AIM:
Put the lines of the entries into a numbered list, starting at the line that contains "What distance from the camera is crenellated" and continuing through the end of the entries. Leave out blank lines.

Entries from a spatial reasoning dataset

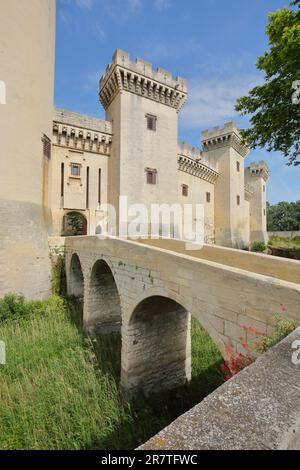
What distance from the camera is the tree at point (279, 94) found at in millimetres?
7445

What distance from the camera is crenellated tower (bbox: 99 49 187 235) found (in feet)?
51.9

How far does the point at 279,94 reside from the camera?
8352 millimetres

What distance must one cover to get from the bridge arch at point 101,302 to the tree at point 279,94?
875 centimetres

REPLY:
1. What distance from the camera is crenellated tower (bbox: 99 49 187 235) found (in feet)?
2. 51.9
3. How far does the point at 279,94 reside from the camera?
4. 8352 millimetres
5. What distance must one cover to get from the bridge arch at point 101,302 to the tree at point 279,94?
6. 875 centimetres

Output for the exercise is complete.